Batdorf, a St. Petersburg native, made the announcement in an interview with a Tallahassee-based political publication and frames his candidacy around a simple argument: the people currently running the city are career politicians, and career politicians are not delivering results.

“We have several members that are running that are career politicians,” Batdorf said. “We don’t need career politicians anymore. It’s not working for us.”

The field is already crowded. City Council member Brandi Gabbard has launched her own mayoral campaign, positioning herself as the insider who knows how to get things done. Former St. Petersburg Fire Chief Jim Large has filed. Perennial contenders Paul Congemi and Maria Scruggs are also in. And former Gov. Charlie Crist looms over the race without having officially filed, though a political action committee backing a potential Crist campaign has already cleared $1 million in fundraising. That kind of money before a formal announcement signals serious intent and will likely reshape the dynamics of the race once Crist makes a decision.

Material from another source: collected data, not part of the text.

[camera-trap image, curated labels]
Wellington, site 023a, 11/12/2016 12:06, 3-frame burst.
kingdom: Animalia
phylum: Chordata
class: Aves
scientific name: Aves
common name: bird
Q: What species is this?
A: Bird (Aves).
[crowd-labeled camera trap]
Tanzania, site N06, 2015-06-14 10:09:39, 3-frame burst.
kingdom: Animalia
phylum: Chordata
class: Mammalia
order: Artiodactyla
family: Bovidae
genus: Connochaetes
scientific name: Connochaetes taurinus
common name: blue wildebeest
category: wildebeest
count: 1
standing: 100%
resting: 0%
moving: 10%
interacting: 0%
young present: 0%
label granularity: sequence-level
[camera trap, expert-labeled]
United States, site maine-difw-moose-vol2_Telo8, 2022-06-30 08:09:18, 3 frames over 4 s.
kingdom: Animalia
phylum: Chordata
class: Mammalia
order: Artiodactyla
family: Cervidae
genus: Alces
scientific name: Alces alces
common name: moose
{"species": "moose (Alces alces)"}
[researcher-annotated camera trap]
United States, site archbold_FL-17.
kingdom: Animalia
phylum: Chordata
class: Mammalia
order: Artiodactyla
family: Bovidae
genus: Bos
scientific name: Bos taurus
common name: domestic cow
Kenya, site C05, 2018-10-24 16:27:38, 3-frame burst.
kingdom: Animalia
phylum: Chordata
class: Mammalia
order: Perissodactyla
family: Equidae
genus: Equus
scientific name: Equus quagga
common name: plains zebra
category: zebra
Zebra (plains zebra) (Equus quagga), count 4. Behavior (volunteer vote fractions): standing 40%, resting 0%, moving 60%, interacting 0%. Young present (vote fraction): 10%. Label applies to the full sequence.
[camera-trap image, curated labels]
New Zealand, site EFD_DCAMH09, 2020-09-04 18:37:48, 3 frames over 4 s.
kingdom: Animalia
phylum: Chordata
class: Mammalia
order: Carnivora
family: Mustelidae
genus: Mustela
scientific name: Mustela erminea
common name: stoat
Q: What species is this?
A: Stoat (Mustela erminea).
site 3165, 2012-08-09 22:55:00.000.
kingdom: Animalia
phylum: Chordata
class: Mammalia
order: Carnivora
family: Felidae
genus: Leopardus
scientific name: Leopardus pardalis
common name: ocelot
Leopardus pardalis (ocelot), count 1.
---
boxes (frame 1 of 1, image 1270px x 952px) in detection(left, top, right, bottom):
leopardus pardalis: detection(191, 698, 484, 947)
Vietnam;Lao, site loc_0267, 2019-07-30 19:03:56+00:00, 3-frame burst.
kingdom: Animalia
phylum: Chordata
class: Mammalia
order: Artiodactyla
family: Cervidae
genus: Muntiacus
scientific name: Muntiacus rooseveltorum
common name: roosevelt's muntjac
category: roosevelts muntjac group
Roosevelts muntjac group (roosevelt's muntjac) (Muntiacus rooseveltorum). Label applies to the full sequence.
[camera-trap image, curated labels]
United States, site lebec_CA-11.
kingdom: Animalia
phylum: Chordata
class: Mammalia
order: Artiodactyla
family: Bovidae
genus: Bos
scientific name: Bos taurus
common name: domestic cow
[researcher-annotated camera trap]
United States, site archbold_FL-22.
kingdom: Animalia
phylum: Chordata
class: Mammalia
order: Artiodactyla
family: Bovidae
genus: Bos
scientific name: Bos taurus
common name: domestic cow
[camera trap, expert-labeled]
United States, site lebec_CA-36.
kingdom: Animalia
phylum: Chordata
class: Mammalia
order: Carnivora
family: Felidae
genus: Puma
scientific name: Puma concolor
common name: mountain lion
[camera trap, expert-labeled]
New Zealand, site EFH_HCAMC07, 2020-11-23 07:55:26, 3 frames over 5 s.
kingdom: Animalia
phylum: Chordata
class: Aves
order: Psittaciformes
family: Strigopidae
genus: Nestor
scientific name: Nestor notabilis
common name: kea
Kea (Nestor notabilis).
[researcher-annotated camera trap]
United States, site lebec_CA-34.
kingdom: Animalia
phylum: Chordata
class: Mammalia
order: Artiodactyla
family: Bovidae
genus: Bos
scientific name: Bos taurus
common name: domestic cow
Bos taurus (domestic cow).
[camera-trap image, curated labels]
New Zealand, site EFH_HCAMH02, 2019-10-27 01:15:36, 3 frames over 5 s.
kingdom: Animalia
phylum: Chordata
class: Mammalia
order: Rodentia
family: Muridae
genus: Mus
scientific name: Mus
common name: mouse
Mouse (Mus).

Batdorf is not waiting around to see how the field settles. He is running on infrastructure, storm preparedness and what he calls the city’s failure to plan ahead. His critique of the Welch administration’s hurricane response is pointed.

“The city’s response to recent natural disasters exposed a lack of preparation and planning,” Batdorf said in a press release. “The administration was not ready for the aftermath, and many of the measures taken were reactive and poorly executed, including debris removal and permitting processes.”

Anyone who lived through the aftermath of recent storm seasons in Pinellas County will recognize those complaints. Debris sat in neighborhoods longer than it should have. Permitting moved slowly when residents needed to move fast. These are not abstract policy debates for the people who went through them.

Batdorf also takes direct aim at the city’s proposal to put a $600 million infrastructure bond on the November ballot. He does not dispute that St. Petersburg has serious infrastructure needs. He disputes whether this is the right way to address them, and whether voters will support it under current political conditions.

“When you drive down a road, there’s potholes. It doesn’t matter where you’re going throughout the city. Why aren’t they being addressed properly?” Batdorf said.

His skepticism about the bond measure is rooted in a specific political reality. The state is expected to put a property tax cut or reform measure on the same November ballot. Asking St. Petersburg voters to approve higher city taxes on the same ballot where the state asks them if they want to cut their taxes strikes Batdorf as a losing proposition, and he may not be wrong about the politics of that.

“You’re going to put a GO bond, asking people to pay higher taxes, when there’s going to be another measure from the state asking people if they want to get rid of their taxes? It will never go. It won’t work. We need to find alternative sources for funding the projects,” he said.

That is a substantive argument worth watching as the campaign develops. If Crist enters and dominates the fundraising conversation, and if Gabbard consolidates support from city hall insiders, candidates like Batdorf will need to convert neighborhood-level credibility into something that moves voters across the whole city. His Shore Acres base and his real estate background give him roots in the community, but a $1 million PAC has a way of drowning out voices without comparable resources.

St. Petersburg’s mayoral election will test whether the anti-career-politician message that has worked in national races can translate to a mid-sized Florida city with specific, expensive infrastructure problems. Batdorf is betting it can.